Scatter graphics: League 1, 1 Nov 2020
It feels like enough of the season has passed to justify a first look at the scatter graphics. These compare the attacking and defensive performances of every team in a division – each of the four graphics is explained briefly below and at length here.
First of all, here is how the number of shots taken by each club compares with those they face in return. The average number of shots taken per match is on the horizontal and the average number faced is on the vertical, so bottom right (take plenty, allow few in return) is good while top left (take few, allow plenty) is bad. The stripes are like contours: the greener the stripe, the better the performance (and vice versa for red).
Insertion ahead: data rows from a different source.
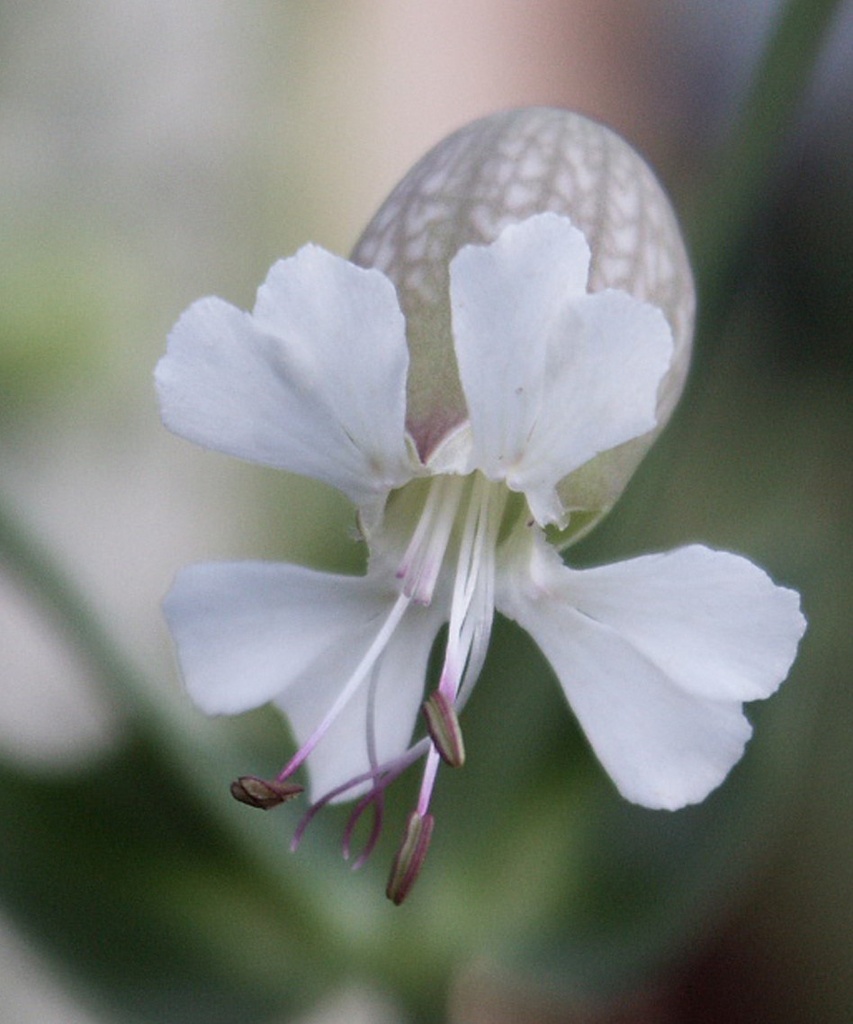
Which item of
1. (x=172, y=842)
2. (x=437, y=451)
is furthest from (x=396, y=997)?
(x=437, y=451)

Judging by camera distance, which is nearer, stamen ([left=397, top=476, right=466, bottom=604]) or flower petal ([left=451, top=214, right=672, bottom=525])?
flower petal ([left=451, top=214, right=672, bottom=525])

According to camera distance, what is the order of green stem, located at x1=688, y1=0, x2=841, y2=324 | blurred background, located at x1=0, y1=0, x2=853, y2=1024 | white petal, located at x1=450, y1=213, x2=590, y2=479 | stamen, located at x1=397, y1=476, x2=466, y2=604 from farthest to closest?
blurred background, located at x1=0, y1=0, x2=853, y2=1024 < green stem, located at x1=688, y1=0, x2=841, y2=324 < stamen, located at x1=397, y1=476, x2=466, y2=604 < white petal, located at x1=450, y1=213, x2=590, y2=479

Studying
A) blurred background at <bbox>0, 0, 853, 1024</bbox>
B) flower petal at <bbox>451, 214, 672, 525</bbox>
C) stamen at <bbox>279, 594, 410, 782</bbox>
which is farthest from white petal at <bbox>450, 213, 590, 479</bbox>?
blurred background at <bbox>0, 0, 853, 1024</bbox>

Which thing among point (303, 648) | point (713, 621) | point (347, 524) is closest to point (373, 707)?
point (303, 648)

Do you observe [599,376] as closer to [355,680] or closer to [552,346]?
[552,346]

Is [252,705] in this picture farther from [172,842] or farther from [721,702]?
[172,842]

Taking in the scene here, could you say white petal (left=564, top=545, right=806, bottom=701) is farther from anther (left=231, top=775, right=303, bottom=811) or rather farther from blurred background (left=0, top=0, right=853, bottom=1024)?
blurred background (left=0, top=0, right=853, bottom=1024)

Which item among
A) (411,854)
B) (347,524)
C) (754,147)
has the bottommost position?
(347,524)

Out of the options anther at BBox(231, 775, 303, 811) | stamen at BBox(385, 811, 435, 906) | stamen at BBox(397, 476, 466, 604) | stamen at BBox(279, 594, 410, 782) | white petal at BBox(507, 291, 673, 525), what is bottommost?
stamen at BBox(385, 811, 435, 906)
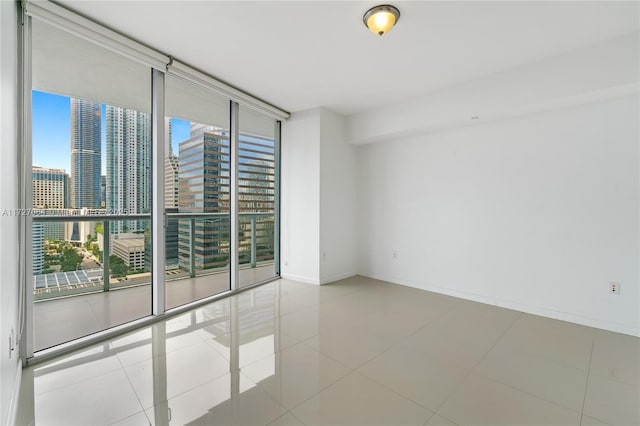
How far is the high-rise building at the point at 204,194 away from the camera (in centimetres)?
335

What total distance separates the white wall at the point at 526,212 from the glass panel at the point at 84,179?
338 cm

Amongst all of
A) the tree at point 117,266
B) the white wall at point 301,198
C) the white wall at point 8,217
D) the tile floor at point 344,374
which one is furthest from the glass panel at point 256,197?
the white wall at point 8,217

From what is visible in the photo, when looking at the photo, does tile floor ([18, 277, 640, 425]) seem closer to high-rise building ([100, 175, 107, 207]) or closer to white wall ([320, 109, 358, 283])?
high-rise building ([100, 175, 107, 207])

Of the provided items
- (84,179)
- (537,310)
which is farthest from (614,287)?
(84,179)

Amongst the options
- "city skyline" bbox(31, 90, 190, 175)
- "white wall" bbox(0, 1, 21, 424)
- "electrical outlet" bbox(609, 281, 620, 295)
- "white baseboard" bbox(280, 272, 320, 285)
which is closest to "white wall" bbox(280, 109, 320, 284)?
"white baseboard" bbox(280, 272, 320, 285)

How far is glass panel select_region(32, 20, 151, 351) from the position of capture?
2.28m

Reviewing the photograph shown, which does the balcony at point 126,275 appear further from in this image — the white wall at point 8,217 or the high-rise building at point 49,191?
the white wall at point 8,217

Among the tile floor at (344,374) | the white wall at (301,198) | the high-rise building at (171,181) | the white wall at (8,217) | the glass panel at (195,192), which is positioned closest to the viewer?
the white wall at (8,217)

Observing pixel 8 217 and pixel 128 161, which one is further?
pixel 128 161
It’s strange to see that league leaders Peterborough have taken and faced almost identical numbers of shots per match to bottom side Oxford – even if the latter were to win their two games in hand they’d still be underachieving in mid-table. MK Dons also stand out as an underachiever given that they’ve faced the fewest shots but have earned less than one point per match.
Now let’s look at attacking alone. The horizontal axis stays the same as in the graphic above, but now the vertical shows the average number of shots needed to score each league goal. Therefore bottom right is good (taking lots of shots and needing fewer efforts to convert) and top left is bad:
Shrewsbury‘s wasteful finishing is costing them so far – they’ve needed almost twice as many attempts to find the net as the average side, despite creating a respectable number of chances. The gap between the almost equally productive attacks of Oxford and Peterborough can also be explained by the former being almost twice as profligate so far.
Next let’s look at the defensive situation – basically take the above chart and replace the word “taken” for “faced” on both axes. Now top left is good – facing fewer shots and able to soak up more per goal conceded – and bottom right is bad:
Charlton have conceded just five goals so far despite facing an above-average number of shots, with over 20 attempts allowed for each time they’ve conceded. While MK Dons have faced around five fewer attempts per match, they’ve been breached roughly four times as easily.
Finally here’s an attempt at correcting the first graphic for the quality of chances created and allowed, using the same “expected goals” values that power my shot timelines (explained here). The reason for doing this is that the results tend to correlate more strongly with performance than when we treat all shots equally:
When we adjust for chance quality, Wigan look to be in the most trouble so far, although Gillingham‘s defence could do with some improvement and Charlton may find their attack running out of steam. Sunderland and Portsmouth currently sit on the fringes of the play-offs but I wouldn’t be surprised to see them claw their way upwards as the season unfolds.